Challenges:
**1.** In the modeling excerpt, which question is described as relatively difficult?
**2.** Reproduce the stretch of the modeling excerpt from "## Compiling model" through "n.chains=2,n.iter=1000)".
** START Document extract **
Start modeling. Let’s collect the modeling data. First, we can compute the posterior samples for each cell in the subject-question matrix. We can plot the estimated pass rate on each cell in a rater figure. The estimated difficulty of each question can be computed as the column means of the matrix of pt. Apparently, question 1 is relatively easy and question 20 is relatively difficult. Similarly, the estimated of each student’s passing rate can be computed in the same way for the matrix ps. The results show that the first student performs better than the second one.

e14.model<-jags.model(file="e14_model.txt",data=datalist,
                      n.chains=2,n.adapt=1000)

## Compiling model graph
##    Resolving undeclared variables
##    Allocating nodes
## Graph information:
##    Observed stochastic nodes: 200
##    Unobserved stochastic nodes: 30
##    Total graph size: 433
## 
## Initializing model

update(e14.model,n.iter=1000)
post.e14<-coda.samples(e14.model,c("theta","pt","ps"),
                       n.chains=2,n.iter=1000)
sample.e14<-ggs(post.e14)
thetas<-sapply(1:ncol(K),function(j){
     sapply(1:nrow(K),function(i){
          temp<-paste0("theta[",i,",",j,"]")
          return(mean(filter(sample.e14,Parameter==temp)$value))
     })
})
dd3<-data.frame(p=c(thetas),x=rep(1:20,each=10),y=rep(10:1,20))
ggplot(dd3,aes(x,y,fill=p))+
  theme_bw()+theme(plot.background=element_blank(),
                       panel.grid.major=element_blank(),
                       panel.grid.minor=element_blank())+
  geom_raster(stat="identity")+
  scale_fill_continuous(guide=guide_legend(title="P"),
                            low="black",high="white")

pt<-sapply(1:ncol(K),function(j){
  temp<-paste0("pt[",j,"]")
  return(filter(sample.e14,Parameter==temp)$value)
})
ps<-sapply(1:nrow(K),function(j){
  temp<-paste0("ps[",j,"]")
  return(filter(sample.e14,Parameter==temp)$value)
})
** END Document extract **
** START Excerpted records **
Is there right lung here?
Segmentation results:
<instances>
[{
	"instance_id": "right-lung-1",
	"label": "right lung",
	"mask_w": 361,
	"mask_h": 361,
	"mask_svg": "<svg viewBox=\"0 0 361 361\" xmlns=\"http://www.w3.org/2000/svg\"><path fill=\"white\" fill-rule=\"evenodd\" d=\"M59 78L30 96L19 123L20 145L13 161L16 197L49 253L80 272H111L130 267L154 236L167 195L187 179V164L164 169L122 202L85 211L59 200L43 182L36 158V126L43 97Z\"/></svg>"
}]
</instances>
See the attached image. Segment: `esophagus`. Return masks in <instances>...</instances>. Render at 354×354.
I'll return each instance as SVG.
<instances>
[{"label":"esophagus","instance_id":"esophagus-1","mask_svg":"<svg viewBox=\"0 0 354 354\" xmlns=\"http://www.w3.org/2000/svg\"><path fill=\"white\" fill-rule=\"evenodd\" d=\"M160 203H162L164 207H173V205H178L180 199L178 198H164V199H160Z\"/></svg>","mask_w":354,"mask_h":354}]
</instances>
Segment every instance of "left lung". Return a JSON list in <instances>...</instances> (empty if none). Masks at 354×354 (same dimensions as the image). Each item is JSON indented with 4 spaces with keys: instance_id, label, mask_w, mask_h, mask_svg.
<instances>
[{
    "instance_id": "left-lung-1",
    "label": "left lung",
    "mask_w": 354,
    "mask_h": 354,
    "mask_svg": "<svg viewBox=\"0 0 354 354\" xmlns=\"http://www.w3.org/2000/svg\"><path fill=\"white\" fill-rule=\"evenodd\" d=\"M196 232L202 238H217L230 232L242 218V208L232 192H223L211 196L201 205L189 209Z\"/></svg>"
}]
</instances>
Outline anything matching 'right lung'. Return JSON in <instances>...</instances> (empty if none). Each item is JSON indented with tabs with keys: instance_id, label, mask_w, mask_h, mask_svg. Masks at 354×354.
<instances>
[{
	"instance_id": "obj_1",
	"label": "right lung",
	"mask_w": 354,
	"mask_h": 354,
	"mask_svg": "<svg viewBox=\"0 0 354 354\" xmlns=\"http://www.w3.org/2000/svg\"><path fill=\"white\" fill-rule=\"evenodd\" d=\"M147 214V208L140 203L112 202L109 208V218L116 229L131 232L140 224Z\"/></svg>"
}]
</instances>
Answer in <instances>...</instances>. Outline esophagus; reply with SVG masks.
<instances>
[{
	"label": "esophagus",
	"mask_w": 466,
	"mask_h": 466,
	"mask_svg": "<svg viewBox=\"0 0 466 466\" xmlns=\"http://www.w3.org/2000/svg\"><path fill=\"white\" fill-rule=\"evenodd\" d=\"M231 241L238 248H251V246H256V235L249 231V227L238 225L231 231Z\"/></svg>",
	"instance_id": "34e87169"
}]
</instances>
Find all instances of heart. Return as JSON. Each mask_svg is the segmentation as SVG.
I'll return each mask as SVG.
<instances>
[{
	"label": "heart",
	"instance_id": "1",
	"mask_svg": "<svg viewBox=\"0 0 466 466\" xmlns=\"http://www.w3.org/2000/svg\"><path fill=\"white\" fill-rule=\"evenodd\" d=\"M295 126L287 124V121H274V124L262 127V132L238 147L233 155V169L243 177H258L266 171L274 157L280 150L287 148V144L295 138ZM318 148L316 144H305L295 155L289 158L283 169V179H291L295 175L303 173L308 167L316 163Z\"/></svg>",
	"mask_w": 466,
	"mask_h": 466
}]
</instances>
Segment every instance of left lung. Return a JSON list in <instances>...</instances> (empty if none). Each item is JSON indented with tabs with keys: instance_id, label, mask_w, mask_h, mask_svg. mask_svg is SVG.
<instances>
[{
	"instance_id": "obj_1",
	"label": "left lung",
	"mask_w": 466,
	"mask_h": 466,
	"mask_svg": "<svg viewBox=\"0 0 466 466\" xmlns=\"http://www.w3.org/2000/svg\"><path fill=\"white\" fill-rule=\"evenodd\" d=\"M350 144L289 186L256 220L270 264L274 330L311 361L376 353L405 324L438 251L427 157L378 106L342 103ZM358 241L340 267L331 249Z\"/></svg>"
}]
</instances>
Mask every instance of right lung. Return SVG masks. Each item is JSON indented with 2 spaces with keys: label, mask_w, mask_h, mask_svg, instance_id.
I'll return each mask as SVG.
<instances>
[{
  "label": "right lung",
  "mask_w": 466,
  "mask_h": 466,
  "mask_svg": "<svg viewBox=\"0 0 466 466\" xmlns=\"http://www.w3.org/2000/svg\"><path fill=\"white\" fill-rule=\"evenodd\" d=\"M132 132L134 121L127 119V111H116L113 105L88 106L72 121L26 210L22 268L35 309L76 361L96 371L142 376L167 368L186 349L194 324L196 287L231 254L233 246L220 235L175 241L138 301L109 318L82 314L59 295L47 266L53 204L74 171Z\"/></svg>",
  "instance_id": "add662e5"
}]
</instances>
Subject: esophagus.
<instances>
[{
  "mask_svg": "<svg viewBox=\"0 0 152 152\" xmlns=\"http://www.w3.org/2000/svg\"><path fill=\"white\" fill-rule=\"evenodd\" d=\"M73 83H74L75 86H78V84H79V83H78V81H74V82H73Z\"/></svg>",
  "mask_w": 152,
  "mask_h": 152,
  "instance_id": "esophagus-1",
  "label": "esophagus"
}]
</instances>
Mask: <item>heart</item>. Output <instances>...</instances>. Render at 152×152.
** END Excerpted records **
Answers to the tasks:
**1.** Question 20

**2.**
## Compiling model graph
##    Resolving undeclared variables
##    Allocating nodes
## Graph information:
##    Observed stochastic nodes: 200
##    Unobserved stochastic nodes: 30
##    Total graph size: 433
## 
## Initializing model

update(e14.model,n.iter=1000)
post.e14<-coda.samples(e14.model,c("theta","pt","ps"),
                       n.chains=2,n.iter=1000)